Okunacak haber:
İzmir'de aralarında muvazzaf askerlerin de olduğu 357 tutuksuz sanık hakkında "askeri gizli bilgi ve belge bulundurma" suçlamasıyla açılan davanın görülmesine devam edildi.
İzmir 5. Ağır Ceza Mahkemesinde görülen davanın duruşmasının öğleden sonraki bölümünde, karar öncesi sanıkların son savunmaları alındı.
Dönemin Diyarbakır Asker Hastanesi Baştabibi emekli Albay Ergün Özkan, ilk duruşmada söylediklerini bu duruşmada da tekrarlayacağını belirterek, "İlk gözaltına alındığımda savcıya, tutuklayan mahkemeye, özel yetkili mahkemeye, hepsine suçsuz olduğumuzu söyledik, kimse bizi dinlemedi. Bugün de suçsuz olduğumuzu beyan ediyorum" dedi.
Savcının mütalaasına dikkati çeken ve sanıkların beraatinin istendiğini vurgulayan Özkan, şöyle devam etti:
" TSK'nın en güzide subaylarının haince bir kumpasa gittikleri yönünde beyanlar var. Geldiğimiz aşamada, delillerin hepsinin düzmece olduğu, bu kumpas delillerin emniyet personeli tarafından bizzat adreslere yerleştirildiği ortaya çıktı. Kumpas ortaya çıkmıştır. 357 kişiden bir kişi dahi yüce mahkemeye saygısızlıkta bulunmadı, yaşadıklarımıza, içimizdeki öfkeye rağmen. Hiçbir zaman adalete olan saygımızı yitirmedik. Bu dava burada bitecek mi? Bitmemeli. Devletin en gizli belgeleri burada ortaya saçıldı. Bunu buradaki 357 kişi yapmadı bunu, kumpası kuranlar yaptı, birileri TSK'nın dışına çıkardı. Hain birileri var. ve bu hainliği buradaki insanların yapmadığı ortaya çıktı. O hainlerin bulunması gerekiyor. Silahlı kuvvetlere sormak istiyorum, hala içinizde o kumpası kuranlara sahip çıkmaya devam mı edeceksiniz? TSK'nın, Milli Savunma Bakanlığının bunu sorması lazım. Bu belgeleri kim çıkarttı, bunun ortaya çıkarılması lazım. Bu hain kumpasın parçası olan, şerefli personeline sahip çıkmayanların cenazesi kaldırılırken 'hakkımızı helal etmiyoruz' diyen bizler olacağız. Bunları yaşamış bir insan olarak son söz hakkımda mahkemenize gösterdiğiniz adil yargılamadan dolayı teşekkür ediyoruz."
Diğer sanıklar da suçsuz olduklarını, kumpasa kurban edildiklerini, kumpası kuranlar hakkında suç duyurusunda bulunulmasını istediklerini belirterek, beraatlarını talep etti.

Görev: Dava haberinde emekli Albay Ergün Özkan, ilk gözaltına alındığında suçsuz olduklarını kimlere söylediklerini sayıyor. Bunların hepsini yazın. Bundan sonraki veriler bu haberden bağımsız, ayrı bir malzemedir.

Veri kesiti:
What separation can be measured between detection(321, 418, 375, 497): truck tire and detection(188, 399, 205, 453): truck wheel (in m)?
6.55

Cevap:
- Savcı
- Tutuklayan mahkeme
- Özel yetkili mahkeme